# Requirements for this notebook:
1. Internet connection (to download corpora and tokenizer data with calls to nltk.download())
2. The following packages:
  1. nltk (Anaconda or PIP command line install : pip install -U nltk OR conda install nltk)
  2. gensim (pip install -U gensim)
  3. scikit-learn v0.18.1 (pip install -U scikit-learn)
  4. matplotlib (pip install -U matplotlib)
  5. numpy (pip install -U numpy)

# Objectives of this notebook are to illustrate how we can do the following with word embeddings:
1. Train some embeddings from scratch
2. Explore embeddings vectors
3. Use these for an NLP task

In [None]:
import os
import pickle
import time
import logging
from collections import defaultdict

import nltk
nltk.__version__

import gensim
gensim.__version__

import numpy as np
np.__version__

from gensim.models import Word2Vec

import sklearn
from sklearn.manifold import TSNE

In [None]:
%matplotlib inline

import matplotlib.pyplot as plt

# Now that we're done with imports, let's download a few datasets
## First some document sets (corpora)
## Then some resources for wordlists and tokenization

In [None]:
%time nltk.download('brown')
%time nltk.download('movie_reviews')
%time nltk.download('treebank')

# Let's download the PUNKT tokenizer first so that we can use tokenize words and sentences
%time nltk.download('punkt')

# Let's download stopwords so we can plot them later
%time nltk.download('stopwords')

• OBJECTIVE 1: Recast the stretch of the records from the line containing "Specifically, which of" through the end of the records as a Markdown table with the columns No. and Line. Give one row per line, skip blank lines, and omit the pictures.

• EXCERPTED RECORDS:
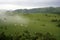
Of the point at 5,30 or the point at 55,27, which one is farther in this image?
the point at 55,27

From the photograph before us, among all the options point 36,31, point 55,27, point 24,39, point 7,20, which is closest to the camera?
point 24,39

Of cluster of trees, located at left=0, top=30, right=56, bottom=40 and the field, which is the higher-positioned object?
the field

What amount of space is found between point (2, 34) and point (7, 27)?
1.64 meters

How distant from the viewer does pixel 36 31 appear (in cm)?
1245

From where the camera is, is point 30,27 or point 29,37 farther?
point 30,27

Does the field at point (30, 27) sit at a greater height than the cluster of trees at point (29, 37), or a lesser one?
greater

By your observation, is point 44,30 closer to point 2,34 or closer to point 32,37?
point 32,37

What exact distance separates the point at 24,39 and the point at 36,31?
5.47 feet

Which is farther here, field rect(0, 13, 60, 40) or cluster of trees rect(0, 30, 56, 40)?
field rect(0, 13, 60, 40)

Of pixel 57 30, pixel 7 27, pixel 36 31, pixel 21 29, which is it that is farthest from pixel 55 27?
pixel 7 27

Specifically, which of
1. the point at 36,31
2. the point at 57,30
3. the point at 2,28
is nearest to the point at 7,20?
→ the point at 2,28

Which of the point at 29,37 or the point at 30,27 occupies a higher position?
the point at 30,27

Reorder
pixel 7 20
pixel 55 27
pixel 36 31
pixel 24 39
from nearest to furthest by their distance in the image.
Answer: pixel 24 39, pixel 36 31, pixel 55 27, pixel 7 20

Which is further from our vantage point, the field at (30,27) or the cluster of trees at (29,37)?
the field at (30,27)
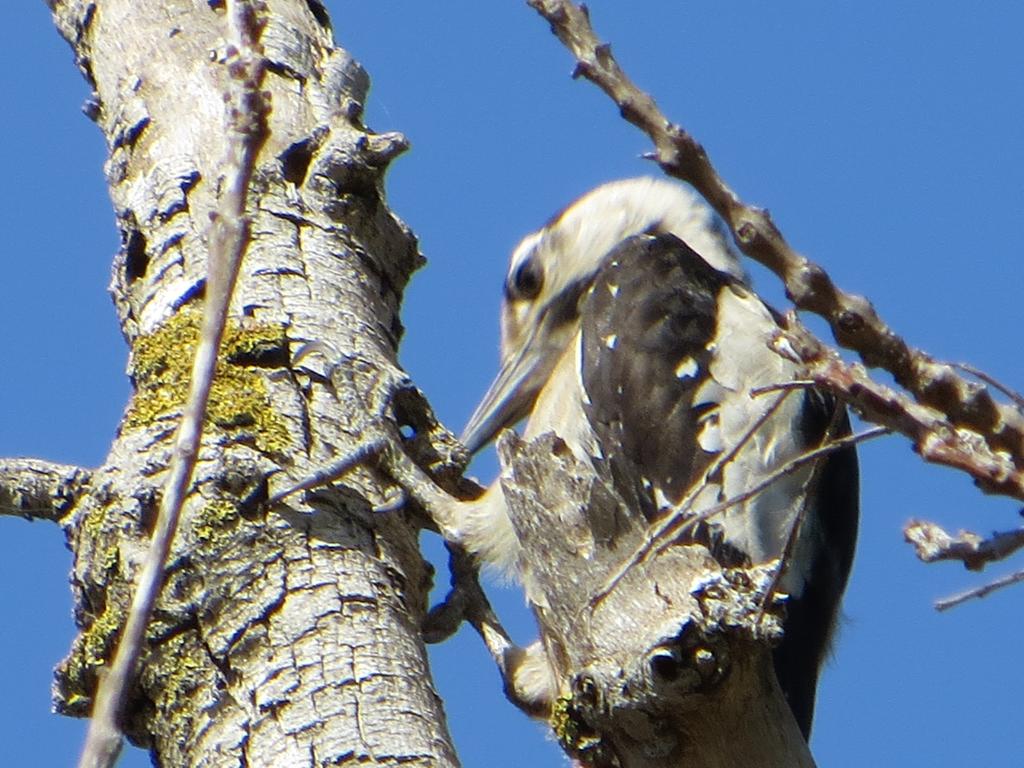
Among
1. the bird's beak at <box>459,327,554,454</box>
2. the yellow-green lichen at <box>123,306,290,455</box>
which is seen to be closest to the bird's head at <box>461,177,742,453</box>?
the bird's beak at <box>459,327,554,454</box>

• OBJECTIVE 2: Extend the word embeddings notebook past its last line.

• EXERCISE OUTPUT 1:
| No. | Line |
|---|---|
| 1 | Specifically, which of |
| 2 | 1. the point at 36,31 |
| 3 | 2. the point at 57,30 |
| 4 | 3. the point at 2,28 |
| 5 | is nearest to the point at 7,20? |
| 6 | → the point at 2,28 |
| 7 | Which of the point at 29,37 or the point at 30,27 occupies a higher position? |
| 8 | the point at 30,27 |
| 9 | Reorder |
| 10 | pixel 7 20 |
| 11 | pixel 55 27 |
| 12 | pixel 36 31 |
| 13 | pixel 24 39 |
| 14 | from nearest to furthest by their distance in the image. |
| 15 | Answer: pixel 24 39, pixel 36 31, pixel 55 27, pixel 7 20 |
| 16 | Which is further from our vantage point, the field at (30,27) or the cluster of trees at (29,37)? |
| 17 | the field at (30,27) |
| 18 | Among |
| 19 | 1. the bird's beak at <box>459,327,554,454</box> |
| 20 | 2. the yellow-green lichen at <box>123,306,290,455</box> |
| 21 | which is seen to be closest to the bird's head at <box>461,177,742,453</box>? |
| 22 | the bird's beak at <box>459,327,554,454</box> |

• EXERCISE OUTPUT 2:
In [None]:
#  Now we can import these
from nltk.corpus import brown
from nltk.corpus import movie_reviews
from nltk.corpus import treebank

# Let's look at a few sentences from each of the 3 document sets
* Brown -- First million word corpus created in 1961 at Brown University
* Movie Reviews -- Reviews of movies with sentiment labels
* Penn Treebank -- Widely used dataset for part-of-speech tagging and other NLP tasks

In [None]:
print(brown.sents()[0])
print(movie_reviews.sents()[0])
print(treebank.sents()[0])

# Pro Tip : These corpora are relatively small.  We may not get great results.  Certainly not as large as GoogleNews, Wikipedia, PubMed, etc.  Our mileage may vary

In [None]:
# How many sentences do we have in each corpus?
print('Brown sentence count : ', len(brown.sents()))
print('Movie Review sentence count : ', len(movie_reviews.sents()))
print('Treebank sentence count : ', len(treebank.sents()))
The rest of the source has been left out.